Data extraction categories will include author, year, country, study design, PICOs, and results.
Risk of Bias (Quality) Assessment
Study quality will be assessed either by extracting systematic reviews' quality assessments, or by using a risk of bias tool based on criteria developed by the U.S. Preventive Services Task Force.4
Strategy for Data Synthesis
Data will be compiled into evidence tables and synthesized narratively. We will not conduct a meta-analysis or do a formal process to grade the strength of evidence.
Analysis of Subgroups or Subsets
No subgroup analyses will be conducted.
External peer review: We will have at least 1 content expert and 1 methodological expert review the draft report.
- Nicholson NR. A review of social isolation: an important but underassessed condition in older adults. The journal of primary prevention. 2012;33(2-3):137-152.
- Steptoe A, Shankar A, Demakakos P, Wardle J. Social isolation, loneliness, and all-cause mortality in older men and women. Proceedings of the National Academy of Sciences of the United States of America. 2013;110(15):5797-5801.

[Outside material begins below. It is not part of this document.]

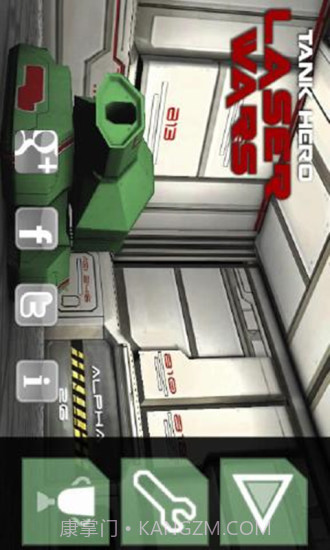 坦克大战：激光战争截图4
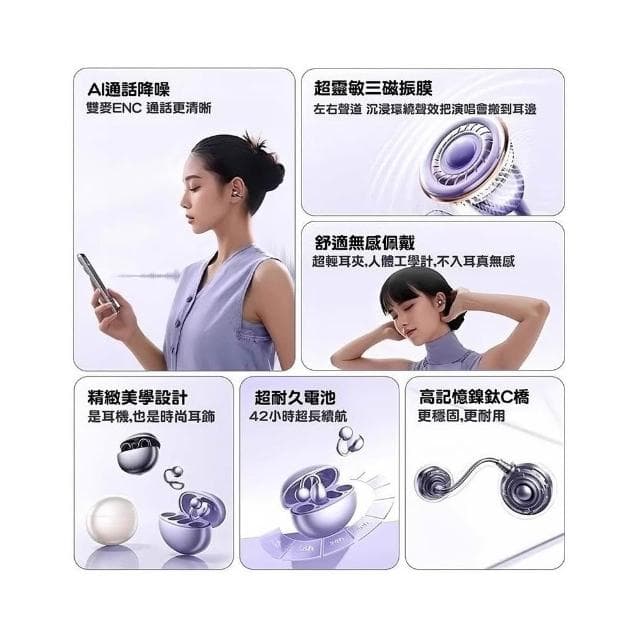 耳機耳夾式 不入耳骨傳導藍牙耳機 ows藍芽耳機 開放式耳機 耳夾式藍芽耳機 無線耳機 降噪耳機 夾耳式耳機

- Poscia A, Stojanovic J, La Milia DI, et al. Interventions targeting loneliness and social isolation among the older people: An update systematic review. Experimental gerontology. 2018;102:133-144.
- Harris RP, Helfand M, Woolf SH, et al. Current methods of the US Preventive Services Task Force: a review of the process. American journal of preventive medicine. 2001;20(3 Suppl):21-35.
Figure 1. Analytic framework for Addressing Social Isolation to Improve Health of Older Adults: A Rapid Evidence Review
Figure 1: The analytic framework depicts the relationship between the questions, population, interventions, and outcomes that are the focus of this review. The framework begins on the left with the population of interest: adults 60 years old or older. A solid horizontal arrow labeled "Interventions that target social isolation and loneliness" extends from the population of interest to direct effects on social isolation or loneliness, which are assumed to exist but are not the focus of this review. A dotted line connects social isolation or loneliness to health outcomes (the primary outcomes of interest) and health care utilization (the secondary outcomes of interest). An arrow labeled "Question 1" connects "Interventions that target social isolation and loneliness" to health outcomes and health care utilization. An arrow labeled "Question 2" connects "Interventions that target social isolation and loneliness" to harms that are associated with those interventions.